Even in Gujarat, Modiji’s and Amit Shah’s parent state, the Chief Justice and Justice Pardiwala ruled against a demand of assorted Hindutva groups to permit a rath yatra in Ahmedabad in violation of Covid restrictions. Since those aligned with the ruling party were allowed a free run in most matters, this order in Modiji’s own backyard was least expected.
We have judges who are firm in insisting on doing their bit to uphold the independence of the judiciary. These recent decisions, particularly in the Disha case, and soon afterwards in Nodeep Kaur’s case by the Punjab and Haryana High Court, have revived hopes among common citizens that justice will prevail. Just as we were losing hope, our spirits have revived.

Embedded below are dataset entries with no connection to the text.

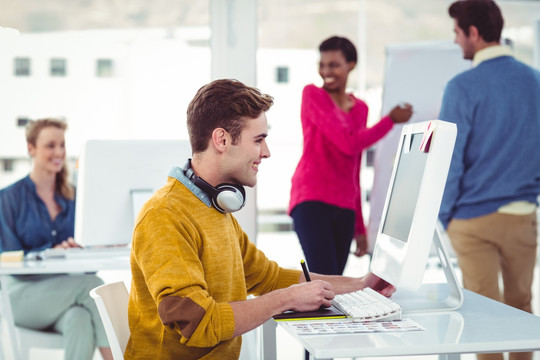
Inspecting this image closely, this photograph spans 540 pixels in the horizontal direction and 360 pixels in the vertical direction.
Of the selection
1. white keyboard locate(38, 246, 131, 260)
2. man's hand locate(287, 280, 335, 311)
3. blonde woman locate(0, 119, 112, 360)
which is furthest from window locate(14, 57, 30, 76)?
man's hand locate(287, 280, 335, 311)

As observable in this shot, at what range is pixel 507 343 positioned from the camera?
1.36m

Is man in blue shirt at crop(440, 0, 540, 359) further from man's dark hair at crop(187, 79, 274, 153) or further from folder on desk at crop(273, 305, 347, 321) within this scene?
man's dark hair at crop(187, 79, 274, 153)

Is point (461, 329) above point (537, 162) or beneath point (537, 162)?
beneath

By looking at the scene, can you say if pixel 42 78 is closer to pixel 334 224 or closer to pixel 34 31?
pixel 34 31

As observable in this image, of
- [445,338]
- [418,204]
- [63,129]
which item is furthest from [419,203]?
[63,129]

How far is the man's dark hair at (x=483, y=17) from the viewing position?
2650 mm

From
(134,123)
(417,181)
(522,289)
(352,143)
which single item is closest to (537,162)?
(522,289)

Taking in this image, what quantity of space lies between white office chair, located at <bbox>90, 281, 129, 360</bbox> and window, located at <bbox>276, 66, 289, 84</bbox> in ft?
14.7

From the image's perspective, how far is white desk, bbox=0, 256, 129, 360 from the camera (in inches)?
99.4

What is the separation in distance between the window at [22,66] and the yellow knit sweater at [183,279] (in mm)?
3835

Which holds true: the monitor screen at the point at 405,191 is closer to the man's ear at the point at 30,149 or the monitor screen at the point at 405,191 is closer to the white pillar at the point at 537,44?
the man's ear at the point at 30,149

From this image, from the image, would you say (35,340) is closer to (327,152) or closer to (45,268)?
(45,268)

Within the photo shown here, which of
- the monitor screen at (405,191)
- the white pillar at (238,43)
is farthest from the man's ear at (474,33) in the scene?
the monitor screen at (405,191)

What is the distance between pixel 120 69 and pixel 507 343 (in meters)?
4.58
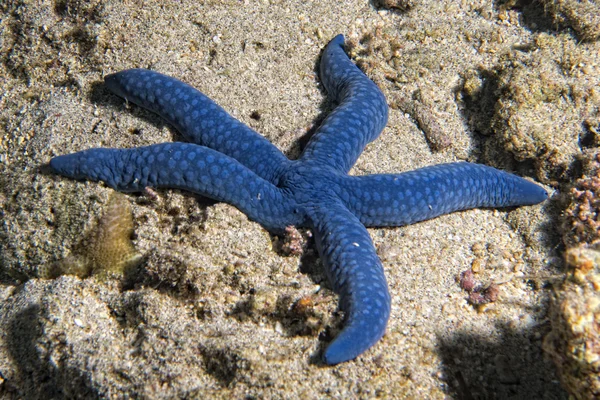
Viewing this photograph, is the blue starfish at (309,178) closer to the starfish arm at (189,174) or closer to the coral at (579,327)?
the starfish arm at (189,174)

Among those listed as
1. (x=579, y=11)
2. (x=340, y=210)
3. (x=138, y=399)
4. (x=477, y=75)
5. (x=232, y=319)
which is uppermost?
(x=579, y=11)

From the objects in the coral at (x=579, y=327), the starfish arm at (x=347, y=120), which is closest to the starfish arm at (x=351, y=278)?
the starfish arm at (x=347, y=120)

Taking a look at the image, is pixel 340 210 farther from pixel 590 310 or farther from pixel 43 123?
pixel 43 123

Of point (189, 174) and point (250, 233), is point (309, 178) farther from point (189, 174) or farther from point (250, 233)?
point (189, 174)

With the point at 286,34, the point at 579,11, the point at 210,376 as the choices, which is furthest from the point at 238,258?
the point at 579,11

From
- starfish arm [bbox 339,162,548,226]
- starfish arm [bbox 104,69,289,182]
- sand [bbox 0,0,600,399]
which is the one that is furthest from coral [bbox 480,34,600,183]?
starfish arm [bbox 104,69,289,182]

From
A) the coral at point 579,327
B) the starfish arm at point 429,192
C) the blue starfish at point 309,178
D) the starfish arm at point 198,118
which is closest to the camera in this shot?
the coral at point 579,327

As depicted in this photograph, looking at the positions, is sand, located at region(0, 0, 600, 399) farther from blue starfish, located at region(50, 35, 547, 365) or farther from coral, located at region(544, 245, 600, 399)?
coral, located at region(544, 245, 600, 399)
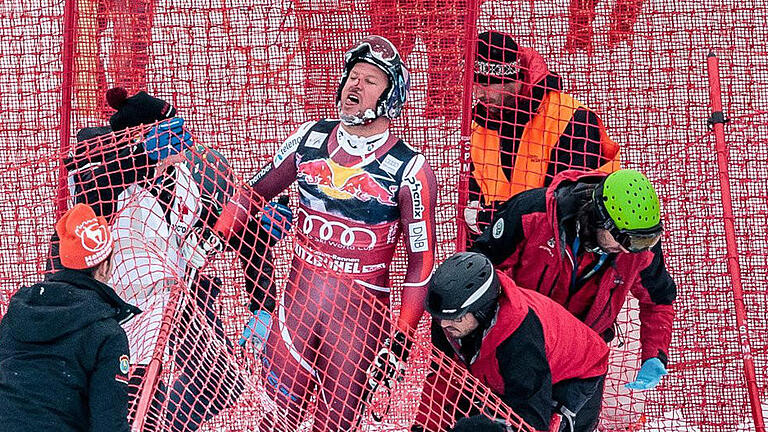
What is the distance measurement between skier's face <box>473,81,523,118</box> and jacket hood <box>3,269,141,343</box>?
7.48 feet

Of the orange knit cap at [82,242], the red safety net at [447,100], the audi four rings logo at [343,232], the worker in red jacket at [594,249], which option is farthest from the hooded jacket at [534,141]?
the orange knit cap at [82,242]

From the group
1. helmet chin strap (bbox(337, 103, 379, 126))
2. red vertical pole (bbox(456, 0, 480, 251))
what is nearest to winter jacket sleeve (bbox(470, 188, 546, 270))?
helmet chin strap (bbox(337, 103, 379, 126))

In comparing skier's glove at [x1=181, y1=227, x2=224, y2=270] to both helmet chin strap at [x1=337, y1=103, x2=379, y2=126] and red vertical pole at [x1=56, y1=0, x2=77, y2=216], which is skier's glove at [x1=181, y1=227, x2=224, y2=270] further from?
red vertical pole at [x1=56, y1=0, x2=77, y2=216]

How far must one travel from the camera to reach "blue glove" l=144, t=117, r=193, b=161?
14.4ft

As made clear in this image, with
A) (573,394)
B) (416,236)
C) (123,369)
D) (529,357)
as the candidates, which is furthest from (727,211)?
(123,369)

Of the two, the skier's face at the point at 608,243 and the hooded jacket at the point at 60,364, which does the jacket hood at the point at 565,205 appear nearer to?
the skier's face at the point at 608,243

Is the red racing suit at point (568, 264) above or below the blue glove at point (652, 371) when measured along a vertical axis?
above

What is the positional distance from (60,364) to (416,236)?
1.52m

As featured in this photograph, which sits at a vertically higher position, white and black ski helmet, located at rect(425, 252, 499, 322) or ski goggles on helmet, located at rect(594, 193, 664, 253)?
ski goggles on helmet, located at rect(594, 193, 664, 253)

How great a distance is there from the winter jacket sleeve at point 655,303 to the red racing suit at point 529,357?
407 mm

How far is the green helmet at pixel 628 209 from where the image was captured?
3.77 metres

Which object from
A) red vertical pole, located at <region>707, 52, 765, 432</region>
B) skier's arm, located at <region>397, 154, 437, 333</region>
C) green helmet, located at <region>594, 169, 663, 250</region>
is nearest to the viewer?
green helmet, located at <region>594, 169, 663, 250</region>

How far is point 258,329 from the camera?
456 cm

The Modi government has been charging activists with sedition, though the judgment in Kedar Nath v/s State of Bihar is now settled law. This government and the police forces under its command can only be brought to heel if the SC foists contempt notices on the offending police officers whenever the Kedar Nath judgment is breached.
It is pertinent that the lower courts have taken up the task of disciplining errant police officers out to please their political masters. Thank goodness for judge Rana and the high court that set free Nodeep Kaur. They are the harbingers of justice. If injustice is allowed to proceed unchecked, our India would not be a land of ‘achhe din’.